### EXTRACT
========================================
Hurnanen v. Nicksa

Decision Date23 October 1917
Citation228 Mass. 346,117 N.E. 325
PartiesHURNANEN v. NICKSA. SAME v. GARDNER AUTO CO.
CourtUnited States State Supreme Judicial Court of Massachusetts Supreme Court

OPINION TEXT STARTS HERE

Exceptions from Superior Court, Worcester County; George A. Sanderson, Judge.

Two actions by Frank Hurnanon, administrator, against Bronislaw Nicksa and against the Gardner Automobile Company. Verdicts for defendants, and plaintiff brings exceptions. Exceptions overruled.

See, also, 225 Mass. 189, 114 N. E. 198.

John G. Annala and Alvah M. Levy, both of Fitchburg, for plaintiff.

Jos. P. Carney and Herbert W. Blake, both of Gardner, for defendants.

PIERCE, J.

These are actions of tort which were tried together.

The declaration in the first case contains two counts; the first count alleging the plaintiff's interstate's due care and the negligence of the defendant in operating an automobile in Gardner on September 11, 1915, and while so negligently operating, the automobile collided with the plaintiff's intestate, who was thereby killed. The second count is for conscious suffering, alleging the plaintiff's intestate's due care and the defendant's negligence in the operation of his automobile. The answer is a general denial, with an allegation of the plaintiff's intestate's contributory negligence. These issues were tried to a jury, which found for the defendant.
========================================
Rows taken from a dataset
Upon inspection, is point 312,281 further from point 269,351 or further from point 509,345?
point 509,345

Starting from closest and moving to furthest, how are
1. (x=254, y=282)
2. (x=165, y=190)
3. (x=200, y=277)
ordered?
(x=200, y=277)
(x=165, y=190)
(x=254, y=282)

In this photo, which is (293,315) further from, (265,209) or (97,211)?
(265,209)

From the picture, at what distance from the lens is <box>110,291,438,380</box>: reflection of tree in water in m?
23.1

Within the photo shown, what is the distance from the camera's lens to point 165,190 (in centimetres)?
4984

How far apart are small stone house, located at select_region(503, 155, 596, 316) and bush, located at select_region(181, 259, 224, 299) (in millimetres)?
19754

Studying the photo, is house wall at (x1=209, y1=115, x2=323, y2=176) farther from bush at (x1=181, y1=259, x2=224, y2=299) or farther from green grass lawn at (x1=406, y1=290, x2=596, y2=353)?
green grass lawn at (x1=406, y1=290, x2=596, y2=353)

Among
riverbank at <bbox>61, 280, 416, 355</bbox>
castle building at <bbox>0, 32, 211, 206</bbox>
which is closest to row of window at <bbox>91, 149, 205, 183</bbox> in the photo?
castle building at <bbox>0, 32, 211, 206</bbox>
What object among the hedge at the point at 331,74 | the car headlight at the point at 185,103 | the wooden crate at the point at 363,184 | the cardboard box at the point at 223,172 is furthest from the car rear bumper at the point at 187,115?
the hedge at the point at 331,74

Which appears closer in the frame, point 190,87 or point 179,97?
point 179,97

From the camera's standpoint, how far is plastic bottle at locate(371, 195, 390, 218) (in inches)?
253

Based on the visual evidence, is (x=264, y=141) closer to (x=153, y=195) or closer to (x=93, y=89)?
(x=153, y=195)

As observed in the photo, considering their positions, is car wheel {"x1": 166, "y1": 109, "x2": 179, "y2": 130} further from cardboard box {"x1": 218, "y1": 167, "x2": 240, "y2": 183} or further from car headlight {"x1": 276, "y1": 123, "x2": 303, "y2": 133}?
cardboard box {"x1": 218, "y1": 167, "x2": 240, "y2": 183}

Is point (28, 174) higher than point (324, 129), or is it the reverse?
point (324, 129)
========================================
Write the next part of the Hurnanen v. Nicksa court opinion, picking up after its final sentence. The data is separate material and has no connection to the court opinion.

The declaration in the second case contains two counts; the first one being for the death of the plaintiff's intestate, caused by a collision with the defendant's automobile, alleging the plaintiff's intestate's due care and the defendant's negligence in operating and negligently suffering it to be operated without having the automobile properly registered. The second count alleges a collision with the defendant's automobile, the plaintiff's intestate's due care, the defendant's negligence in operating an automobile, that the automobile had not been properly registered, and the conscious suffering of the intestate. The answer is a general denial, with an allegation of the plaintiff's contributory negligence.

[1] At the close of the evidence in the action against the automobile company, the presiding judge granted a motion to direct a verdict for the defendants and submitted the following special questions to the jury:

‘First. Was Matti Hurnanen [the intestate] in the exercise of due care?

‘Second. Was the accident caused by the negligence of Bronislaw Nicksa, the operator of the automobile?

‘To both of these questions the jury answered ‘No,’ and returned a general verdict for the defendant.'

This procedure was correct. Edwards v. Worcester, 172 Mass. 104, 51 N. E. 447;Burke v. Hodge, 211 Mass. 156, 162, 97 N. E. 920, Ann. Cas. 1913B, 381. See also St. 1913, c. 716.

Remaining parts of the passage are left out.